A smaller proportion of the CMV-specific cells expressed gata3 (16%), suggesting involvement of Th2 cells. There were very low proportions of cells expressing rorc and Bcl-6 in CMV-specific cells, although the presence of these TFs suggested small contributions from Th17 and Tfh-like cells. Of the 10% of CMV-specific cells that expressed two or more TFs, the most frequent combination of TF expression was gata3+foxp3+ (37%), followed by tbet+bcl6+ (27%) and tbet+foxp3+ (27%). There were varying but low frequencies of other combinations that included: tbet+gata3+, tbet+gata3+Bcl-6+ and tbet+foxp3+bcl6+ (~3% each).

The TF profile of TT-specific responses differed from the CMV-specific response. There was very little tbet expression (7%), which indicated minimal Th1 involvement in TT-specific responses (Figure 1b). The second highest response came from Th2-like cells that expressed gata3 (28%). Surprisingly, cells expressing foxp3 (34%), were the largest fraction of cells which suggests that recall responses to TT are likely to be modulated or suppressed by these regulatory T cells. There was a low frequency of rorc expression (4%) and of Bcl-6 expression (14%). Thirteen percent of cells expressed two or more TFs in differing combinations that included: gata3+Bcl-6 (20%), gata3+foxp3 (47%) and gata3+foxp3+Bcl-6 (20%).

To confirm results obtained from the qualitative multiplex single-cell RT-PCR assay, intra-nuclear staining was performed using antibodies to TFs Tbet and Foxp3. Antibodies for other human TFs, such as Gata3and Rorγt have not proven sensitive or specific enough for intra-nuclear analyses. peripheral blood mononuclear cell (PBMC) from nine healthy individuals with known CMV and TT responses were studied.

Similar to the findings observed from the analysis of scRT-PCR, CMV-specific T cells as defined by CD4+CD25+OX40+, displayed a Th1 dominant phenotype. The median proportion of CMV-specific cells expressing Tbet was found to be significantly higher than in TT-specific cells (24.9% and 5.5%, respectively; P<0.01) (Figure 1c). The proportions of cells expressing Foxp3 were consistent with the scRT-PCR results, as high proportions of both CMV and TT-specific cells expressed this TF. However, a greater proportion of TT-specific cells expressed Foxp3 compared to CMV-specific cells (55.2% and 28.6%, respectively; P<0.01), again suggesting that a large proportion of responding cells are Tregs. Double positive (Tbet+Foxp3+) and double negative (TbetFoxp3) cells were equivalent in both antigen responses and were not significantly different between the two, representing ≈34% of the response.

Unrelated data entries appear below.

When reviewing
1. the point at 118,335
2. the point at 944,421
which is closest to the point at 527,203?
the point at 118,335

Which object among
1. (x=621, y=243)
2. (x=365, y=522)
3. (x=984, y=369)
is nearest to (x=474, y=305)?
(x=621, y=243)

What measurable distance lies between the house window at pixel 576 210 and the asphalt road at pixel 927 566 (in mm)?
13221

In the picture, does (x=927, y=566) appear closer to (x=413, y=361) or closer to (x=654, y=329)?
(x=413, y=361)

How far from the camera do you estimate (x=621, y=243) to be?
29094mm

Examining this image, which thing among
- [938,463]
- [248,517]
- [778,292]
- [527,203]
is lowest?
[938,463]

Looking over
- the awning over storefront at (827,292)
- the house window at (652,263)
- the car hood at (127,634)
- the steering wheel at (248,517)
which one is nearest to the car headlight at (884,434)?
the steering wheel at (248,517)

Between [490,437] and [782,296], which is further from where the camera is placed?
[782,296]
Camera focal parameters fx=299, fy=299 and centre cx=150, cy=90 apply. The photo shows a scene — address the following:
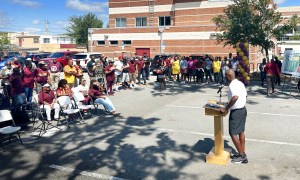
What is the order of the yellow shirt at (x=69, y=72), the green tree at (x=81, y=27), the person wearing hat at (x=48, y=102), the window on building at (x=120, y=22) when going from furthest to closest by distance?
the green tree at (x=81, y=27)
the window on building at (x=120, y=22)
the yellow shirt at (x=69, y=72)
the person wearing hat at (x=48, y=102)

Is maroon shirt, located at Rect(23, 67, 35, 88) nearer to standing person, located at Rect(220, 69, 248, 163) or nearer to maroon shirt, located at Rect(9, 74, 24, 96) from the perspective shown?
maroon shirt, located at Rect(9, 74, 24, 96)

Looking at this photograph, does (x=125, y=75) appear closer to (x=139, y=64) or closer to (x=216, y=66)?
(x=139, y=64)

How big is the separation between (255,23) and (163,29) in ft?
46.2

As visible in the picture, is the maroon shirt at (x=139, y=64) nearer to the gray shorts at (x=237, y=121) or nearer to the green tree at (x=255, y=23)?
the green tree at (x=255, y=23)

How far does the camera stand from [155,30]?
120 feet

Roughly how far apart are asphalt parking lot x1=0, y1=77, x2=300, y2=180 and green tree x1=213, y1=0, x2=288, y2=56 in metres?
9.37

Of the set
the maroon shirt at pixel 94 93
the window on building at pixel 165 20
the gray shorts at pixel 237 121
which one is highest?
the window on building at pixel 165 20

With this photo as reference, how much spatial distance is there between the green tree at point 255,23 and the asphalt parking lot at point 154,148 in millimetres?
9372

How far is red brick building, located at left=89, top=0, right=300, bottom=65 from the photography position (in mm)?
33719

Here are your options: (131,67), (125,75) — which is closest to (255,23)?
(131,67)

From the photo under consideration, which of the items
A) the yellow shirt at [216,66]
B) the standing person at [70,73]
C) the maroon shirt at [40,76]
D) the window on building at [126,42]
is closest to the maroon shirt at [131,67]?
the standing person at [70,73]

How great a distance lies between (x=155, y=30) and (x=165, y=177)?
105 ft

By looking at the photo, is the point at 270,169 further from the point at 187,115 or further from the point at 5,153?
the point at 5,153

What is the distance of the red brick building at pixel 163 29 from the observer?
1328 inches
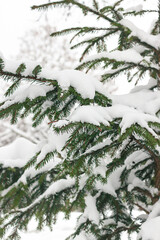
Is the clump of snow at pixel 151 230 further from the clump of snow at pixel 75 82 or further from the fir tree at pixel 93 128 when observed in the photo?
the clump of snow at pixel 75 82

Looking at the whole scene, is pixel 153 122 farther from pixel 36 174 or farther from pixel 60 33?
pixel 36 174

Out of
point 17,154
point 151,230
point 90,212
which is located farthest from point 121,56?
point 17,154

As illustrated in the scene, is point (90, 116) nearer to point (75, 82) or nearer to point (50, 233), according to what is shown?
point (75, 82)

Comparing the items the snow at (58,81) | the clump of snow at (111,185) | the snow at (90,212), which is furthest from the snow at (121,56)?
the snow at (90,212)

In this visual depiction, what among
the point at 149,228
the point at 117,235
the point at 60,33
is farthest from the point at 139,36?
the point at 117,235

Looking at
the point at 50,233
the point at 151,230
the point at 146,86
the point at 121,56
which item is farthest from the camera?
the point at 50,233

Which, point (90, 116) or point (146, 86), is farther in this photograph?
point (146, 86)

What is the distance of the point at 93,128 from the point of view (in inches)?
47.0

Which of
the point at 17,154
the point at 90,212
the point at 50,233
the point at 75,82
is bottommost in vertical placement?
the point at 90,212

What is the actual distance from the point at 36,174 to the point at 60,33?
4.77ft

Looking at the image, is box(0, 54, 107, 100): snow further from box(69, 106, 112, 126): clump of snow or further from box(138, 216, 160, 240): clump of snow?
box(138, 216, 160, 240): clump of snow

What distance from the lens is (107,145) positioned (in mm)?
1729

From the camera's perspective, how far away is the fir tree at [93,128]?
125cm

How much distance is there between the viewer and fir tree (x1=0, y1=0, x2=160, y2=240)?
4.11ft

Reduction of Th1-like CMV-specific CD4+ T cells from HIV-positive subjects post therapy

Cryopreserved PBMC from nine HIV-positive patients with progressive chronic infection taken at an early time after commencing therapy (weeks 2 and 4) were thawed and activated with CMV lysate, and then scRT-PCR was performed. The viability of thawed PBMC was >90%, however this decreased to ⩾70% after antigen activation. In five patient samples, there were high levels of cell death, thus sorting could not be performed. RNA quality from these samples was also reduced, with β-actin signals detected ~5 cycles later than in the healthy counterparts. Sorting efficiency was also slightly lower than in the healthy samples (that is, ~75% compared to ~90%, respectively).

Single-cell TF profiling showed that there was a dominance of tbet (57%) expression observed in CMV-specific cells from HIV-positive individuals (Figure 1d). At an early treatment time point (that is, week 2), there were moderate levels of cells expressing foxp3 (15.75%) and Bcl-6 (19%). 10.75% of the cells expressed both tbet and Bcl-6, and this was the only combination observed. This profile was somewhat similar to that seen in CMV responses in healthy controls, but the proportions of cells expressing these two TFs were significantly higher than in healthy controls (P<0.001). This may be driven by more frequent sub clinical reactivation of CMV in these late-stage previously untreated patients.

To further investigate changes in the CD4+ T-cell immune response following ART the expression patterns of Tbet and Foxp3 were followed longitudinally, by intra-cellular TF staining at baseline (week 0), week 2 and week 48 post therapy. Healthy HIV-negative subjects, as well as, HIV-positive long-term non-progressor (LTNP) subjects were used as comparators. The proportion of CMV-specific cells expressing Tbet in patients with chronic progressive HIV infection pre-therapy was considerably higher than both healthy controls and LTNP (43.9%, compared to 24.9%, (P<0.001); and 32.6%, respectively) (Figure 1e). With ongoing ART treatment, the proportion of Tbet expressing cells decreased at week 2 and this decrease became statistically significant at week 48 (43.9 to 12.5% P<0.05). This ~3.5-fold reduction in Tbet expression in CMV-specific cells was considerably lower than in healthy controls or LTNPs.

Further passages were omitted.